- Available records
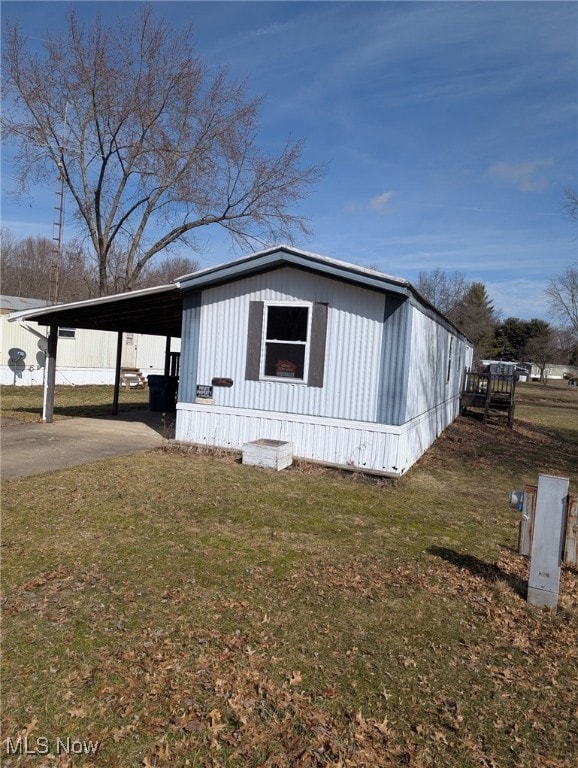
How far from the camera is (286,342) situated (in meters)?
8.48

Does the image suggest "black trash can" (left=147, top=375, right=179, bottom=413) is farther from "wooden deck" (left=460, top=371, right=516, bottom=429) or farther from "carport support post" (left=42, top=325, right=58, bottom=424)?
"wooden deck" (left=460, top=371, right=516, bottom=429)

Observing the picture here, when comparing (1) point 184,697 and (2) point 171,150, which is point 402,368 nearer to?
(1) point 184,697

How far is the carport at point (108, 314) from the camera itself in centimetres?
967

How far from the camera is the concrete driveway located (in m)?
7.63

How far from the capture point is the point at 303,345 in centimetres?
836

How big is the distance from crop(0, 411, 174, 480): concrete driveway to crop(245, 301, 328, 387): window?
2.61 meters

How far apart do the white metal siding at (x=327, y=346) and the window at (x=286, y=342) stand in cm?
17

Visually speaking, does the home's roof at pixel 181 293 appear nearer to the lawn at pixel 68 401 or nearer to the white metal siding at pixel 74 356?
the lawn at pixel 68 401

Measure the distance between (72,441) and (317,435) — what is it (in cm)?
455

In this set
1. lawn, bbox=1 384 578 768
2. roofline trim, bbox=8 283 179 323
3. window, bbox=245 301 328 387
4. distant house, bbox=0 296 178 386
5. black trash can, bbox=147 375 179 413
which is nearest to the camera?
lawn, bbox=1 384 578 768

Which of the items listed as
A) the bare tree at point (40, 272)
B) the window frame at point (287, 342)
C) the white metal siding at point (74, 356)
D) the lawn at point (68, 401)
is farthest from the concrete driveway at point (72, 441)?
the bare tree at point (40, 272)

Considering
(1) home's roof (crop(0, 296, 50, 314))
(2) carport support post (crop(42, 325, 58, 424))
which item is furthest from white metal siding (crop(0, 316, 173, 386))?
(2) carport support post (crop(42, 325, 58, 424))

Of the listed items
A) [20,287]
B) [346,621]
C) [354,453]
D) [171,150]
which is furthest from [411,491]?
[20,287]

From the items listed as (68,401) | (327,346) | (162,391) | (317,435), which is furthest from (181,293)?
(68,401)
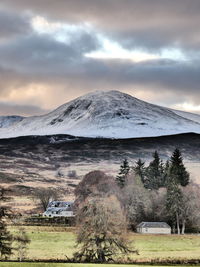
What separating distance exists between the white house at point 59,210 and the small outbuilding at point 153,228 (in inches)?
2153

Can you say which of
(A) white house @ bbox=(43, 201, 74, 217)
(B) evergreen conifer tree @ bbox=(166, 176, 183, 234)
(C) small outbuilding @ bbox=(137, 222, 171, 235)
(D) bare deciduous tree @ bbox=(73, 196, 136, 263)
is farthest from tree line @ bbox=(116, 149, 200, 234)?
(D) bare deciduous tree @ bbox=(73, 196, 136, 263)

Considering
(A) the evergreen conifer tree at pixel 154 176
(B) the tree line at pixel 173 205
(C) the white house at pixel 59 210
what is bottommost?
(C) the white house at pixel 59 210

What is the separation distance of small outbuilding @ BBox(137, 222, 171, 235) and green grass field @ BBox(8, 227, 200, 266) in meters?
7.90

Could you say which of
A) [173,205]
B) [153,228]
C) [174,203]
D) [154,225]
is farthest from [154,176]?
[153,228]

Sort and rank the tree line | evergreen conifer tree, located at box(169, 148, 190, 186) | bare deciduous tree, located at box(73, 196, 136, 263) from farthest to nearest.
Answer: evergreen conifer tree, located at box(169, 148, 190, 186)
the tree line
bare deciduous tree, located at box(73, 196, 136, 263)

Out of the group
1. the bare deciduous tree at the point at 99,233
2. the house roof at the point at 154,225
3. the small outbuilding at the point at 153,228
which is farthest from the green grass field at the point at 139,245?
the house roof at the point at 154,225

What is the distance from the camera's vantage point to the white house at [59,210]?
6649 inches

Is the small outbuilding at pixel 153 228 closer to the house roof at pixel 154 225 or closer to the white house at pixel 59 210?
the house roof at pixel 154 225

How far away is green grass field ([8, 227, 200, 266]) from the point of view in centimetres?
7075

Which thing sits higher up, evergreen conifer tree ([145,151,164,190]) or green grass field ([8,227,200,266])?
evergreen conifer tree ([145,151,164,190])

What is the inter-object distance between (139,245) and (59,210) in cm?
8781

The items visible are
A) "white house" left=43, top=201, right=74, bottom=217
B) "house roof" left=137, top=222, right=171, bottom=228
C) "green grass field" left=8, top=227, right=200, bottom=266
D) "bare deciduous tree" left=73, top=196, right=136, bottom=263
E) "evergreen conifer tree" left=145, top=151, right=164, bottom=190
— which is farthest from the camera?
"white house" left=43, top=201, right=74, bottom=217

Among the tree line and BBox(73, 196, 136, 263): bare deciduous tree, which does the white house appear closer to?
the tree line

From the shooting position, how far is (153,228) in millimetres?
115000
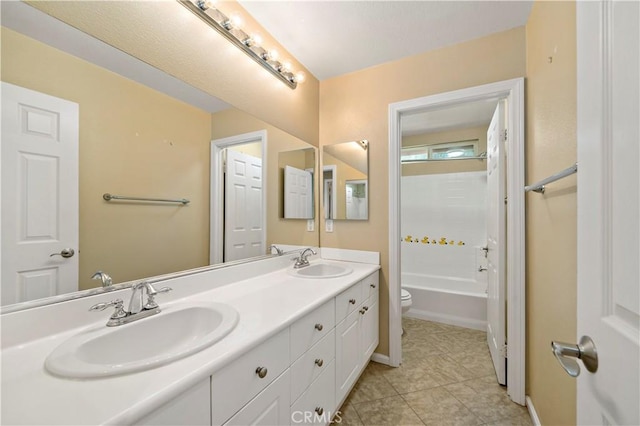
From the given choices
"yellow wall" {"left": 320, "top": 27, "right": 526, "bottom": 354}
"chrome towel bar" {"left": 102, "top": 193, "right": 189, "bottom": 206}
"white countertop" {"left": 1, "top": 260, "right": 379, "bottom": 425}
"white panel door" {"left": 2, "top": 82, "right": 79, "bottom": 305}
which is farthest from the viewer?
"yellow wall" {"left": 320, "top": 27, "right": 526, "bottom": 354}

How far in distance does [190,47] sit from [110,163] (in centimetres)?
72

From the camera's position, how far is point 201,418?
65 centimetres

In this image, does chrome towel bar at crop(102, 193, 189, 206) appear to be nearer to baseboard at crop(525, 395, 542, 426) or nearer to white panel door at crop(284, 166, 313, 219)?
white panel door at crop(284, 166, 313, 219)

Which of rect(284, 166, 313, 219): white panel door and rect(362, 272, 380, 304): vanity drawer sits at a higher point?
rect(284, 166, 313, 219): white panel door

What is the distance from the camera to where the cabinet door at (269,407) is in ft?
2.56

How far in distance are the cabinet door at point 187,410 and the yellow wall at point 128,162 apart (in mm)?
610

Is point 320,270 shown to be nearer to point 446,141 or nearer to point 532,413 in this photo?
point 532,413

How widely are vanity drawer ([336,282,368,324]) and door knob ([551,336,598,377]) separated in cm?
96

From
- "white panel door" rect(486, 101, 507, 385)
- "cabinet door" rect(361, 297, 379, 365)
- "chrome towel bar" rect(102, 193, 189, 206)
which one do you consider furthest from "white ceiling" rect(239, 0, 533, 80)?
"cabinet door" rect(361, 297, 379, 365)

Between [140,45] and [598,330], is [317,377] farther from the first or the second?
[140,45]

- What needs to be done
Retype every item above word for word, leaving out the pictures.

- Solution below
How far from the camera is (286,342) situated (in meters)?
8.48

Does the image suggest "black trash can" (left=147, top=375, right=179, bottom=413) is farther from "wooden deck" (left=460, top=371, right=516, bottom=429) or farther from "carport support post" (left=42, top=325, right=58, bottom=424)?
"wooden deck" (left=460, top=371, right=516, bottom=429)

Observing the picture here, when comparing (1) point 184,697 and (2) point 171,150, which is point 402,368 nearer to?
(1) point 184,697

How far is the carport at point (108, 314) from the camera itself in centimetres?
967

How far from the camera is the concrete driveway located (in m)?
7.63

How far from the capture point is the point at 303,345 in centimetres?
836

How big is the distance from crop(0, 411, 174, 480): concrete driveway to crop(245, 301, 328, 387): window?
2.61 meters

How far apart do the white metal siding at (x=327, y=346) and the window at (x=286, y=342) stand in cm?
17

Visually speaking, does the home's roof at pixel 181 293 appear nearer to the lawn at pixel 68 401 or nearer to the white metal siding at pixel 74 356?
the lawn at pixel 68 401

Measure the distance between (72,441) and (317,435) — what is it (in cm)?
455

In this set
1. lawn, bbox=1 384 578 768
2. roofline trim, bbox=8 283 179 323
3. window, bbox=245 301 328 387
4. distant house, bbox=0 296 178 386
5. black trash can, bbox=147 375 179 413
which is nearest to the camera?
lawn, bbox=1 384 578 768

Which of the items listed as
A) the bare tree at point (40, 272)
B) the window frame at point (287, 342)
C) the white metal siding at point (74, 356)
D) the lawn at point (68, 401)
is farthest from the concrete driveway at point (72, 441)?
the bare tree at point (40, 272)

Considering
(1) home's roof (crop(0, 296, 50, 314))
(2) carport support post (crop(42, 325, 58, 424))
which item is furthest from white metal siding (crop(0, 316, 173, 386))?
(2) carport support post (crop(42, 325, 58, 424))

Of the listed items
A) [20,287]
B) [346,621]
C) [354,453]
D) [171,150]
which is furthest from [411,491]?
[20,287]

From the items listed as (68,401) | (327,346) | (162,391) | (317,435), which is furthest from (181,293)?
(68,401)
What separating distance exists between the white house at point 59,210 and the small outbuilding at point 153,228 (in inches)?
2153

Can you say which of
(A) white house @ bbox=(43, 201, 74, 217)
(B) evergreen conifer tree @ bbox=(166, 176, 183, 234)
(C) small outbuilding @ bbox=(137, 222, 171, 235)
(D) bare deciduous tree @ bbox=(73, 196, 136, 263)
is farthest from tree line @ bbox=(116, 149, 200, 234)?
(D) bare deciduous tree @ bbox=(73, 196, 136, 263)

Considering
(A) the evergreen conifer tree at pixel 154 176
(B) the tree line at pixel 173 205
(C) the white house at pixel 59 210
what is bottommost?
(C) the white house at pixel 59 210

What is the separation distance of small outbuilding @ BBox(137, 222, 171, 235) and green grass field @ BBox(8, 227, 200, 266) in meters?
7.90

Could you say which of
A) [173,205]
B) [153,228]
C) [174,203]
D) [154,225]
is farthest from [154,176]?
[153,228]

Sort and rank the tree line | evergreen conifer tree, located at box(169, 148, 190, 186) | bare deciduous tree, located at box(73, 196, 136, 263) from farthest to nearest.
Answer: evergreen conifer tree, located at box(169, 148, 190, 186)
the tree line
bare deciduous tree, located at box(73, 196, 136, 263)

Out of the group
1. the bare deciduous tree at the point at 99,233
2. the house roof at the point at 154,225
3. the small outbuilding at the point at 153,228
which is farthest from the green grass field at the point at 139,245?
the house roof at the point at 154,225

What is the distance from the camera's vantage point to the white house at [59,210]?
6649 inches

Is the small outbuilding at pixel 153 228 closer to the house roof at pixel 154 225 or closer to the white house at pixel 59 210?
the house roof at pixel 154 225

How far away is green grass field ([8, 227, 200, 266]) from the point of view in centimetres?
7075

Which thing sits higher up, evergreen conifer tree ([145,151,164,190]) or green grass field ([8,227,200,266])?
evergreen conifer tree ([145,151,164,190])

What is the inter-object distance between (139,245) and (59,210) in cm?
8781

The items visible are
A) "white house" left=43, top=201, right=74, bottom=217
B) "house roof" left=137, top=222, right=171, bottom=228
C) "green grass field" left=8, top=227, right=200, bottom=266
D) "bare deciduous tree" left=73, top=196, right=136, bottom=263
E) "evergreen conifer tree" left=145, top=151, right=164, bottom=190
— which is farthest from the camera?
"white house" left=43, top=201, right=74, bottom=217

Among the tree line and BBox(73, 196, 136, 263): bare deciduous tree, which does the white house appear closer to?
the tree line

From the shooting position, how far is (153,228) in millimetres?
115000
From the given choices
"yellow wall" {"left": 320, "top": 27, "right": 526, "bottom": 354}
"chrome towel bar" {"left": 102, "top": 193, "right": 189, "bottom": 206}
"white countertop" {"left": 1, "top": 260, "right": 379, "bottom": 425}
"white panel door" {"left": 2, "top": 82, "right": 79, "bottom": 305}
which is farthest from the viewer?
"yellow wall" {"left": 320, "top": 27, "right": 526, "bottom": 354}

How far in distance does [190,47] sit from [110,163] (in centimetres)?
72

From the camera's position, how far is point 201,418?
65 centimetres

In this image, does chrome towel bar at crop(102, 193, 189, 206) appear to be nearer to baseboard at crop(525, 395, 542, 426) or nearer to white panel door at crop(284, 166, 313, 219)?
white panel door at crop(284, 166, 313, 219)

Which of rect(284, 166, 313, 219): white panel door and rect(362, 272, 380, 304): vanity drawer sits at a higher point?
rect(284, 166, 313, 219): white panel door

What is the distance from the camera to where the cabinet door at (269,407) is in ft?
2.56

How far in distance are the cabinet door at point 187,410 and the yellow wall at point 128,162 apart (in mm)?
610

Is point 320,270 shown to be nearer to point 446,141 or nearer to point 532,413 in this photo?
point 532,413

How widely are vanity drawer ([336,282,368,324]) and door knob ([551,336,598,377]) separated in cm?
96

From
- "white panel door" rect(486, 101, 507, 385)
- "cabinet door" rect(361, 297, 379, 365)
- "chrome towel bar" rect(102, 193, 189, 206)
which one do you consider furthest from "white ceiling" rect(239, 0, 533, 80)?
"cabinet door" rect(361, 297, 379, 365)

Between [140,45] and [598,330], is [317,377] farther from the first or the second?
[140,45]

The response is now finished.